In an interview, Jim Carrey once said, “Hope is a beggar.” Those words nearly made me put my hand over my heart and sign.
I hope the sun shines tomorrow. I hope it doesn’t rain during my dreamy vacation to Turks and Caicos. I hope there aren’t any fatal wrecks in my city today. I hope my long-haired dachshund, Lucy, lives to gnaw on bones and patter around at my feet until she’s 20 years old. But in regard to my ability to live an enriching and successful life? That’s got nothing to do with hope. That’s a decision only I can make. Hope is hardly a factor.
I’ve seen dark and disorienting days in my life. But I’ve also seen breathtaking ones. And, while life may not always be kind to me, I always have the choice to show up in a powerful way. My fulfillment and success has got nothing to do with anyone ‘s pessimism or poisonous limitations. It’s got nothing to do with the stretch of generations before me who failed miserably, or how many times I’ve been told “no.”
There are always going to be people more talented, more clever, more skilled, more confident, more savvy than I’ll ever be. And I’m alright with that. Because I know that my success isn’t about keeping an eye on the other guy. It’s about my self-belief and grit and tenacity.
Which brings me back to you: Your goals are either unattainable or in progress, depending upon the beliefs they’re rooted in.
Backup plans are made when poison is ingested…
Even your wildest, weirdest dreams can come true if your mindset is in alignment with your desired destination. You can either be overwhelmed by the mountain or engaged in the climb. Because, if you’re concocting a “plan b,” you’re removing energy and focus from your most beloved goal. People with backup plans achieve the goals of their backup plans; never that of their original plan. I’ve never seen it play out any other way.

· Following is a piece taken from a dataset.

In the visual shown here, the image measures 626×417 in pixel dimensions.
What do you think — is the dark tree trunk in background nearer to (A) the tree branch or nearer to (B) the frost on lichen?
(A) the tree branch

Look, it’s not about the venom hitting you in the face. It’s not about projections aiming to worm their way into your brain and contaminate it. You’re going to achieve it, whatever it is. It may not be tomorrow, it may not be next week, but you’re going to do it, yes? And you’re going to know that you’re going to do it every hour of every day until the moment comes when it dawns on you: you’re standing inside of the life you once dreamed about.
So get yourself some self-belief…
So, whatever your goal, write it on a post-it or declare it from the rooftop. Sing out with enthusiasm. Fail and scrape your knees and get back up. Just make up your mind that you won’t drink the poison. Like, don’t even sip on it, okay? Don’t permit it to even graze along your lips.
Whoever says whatever, know what you know and politely decline, and thank them for their feedback. And then–do you know what I want you to do? I want you to stay rooted in a spirit of determination. I want you to fuel your engine of self-belief by taking action. And I want you to call upon the forces of your brilliantly plastic, creatively-capable, life-shaping mind.
This article has been modified from its original version, which was published to Lacey Johnson’s former brand The Daily Doll, and was subsequently syndicated by The Huffington Post.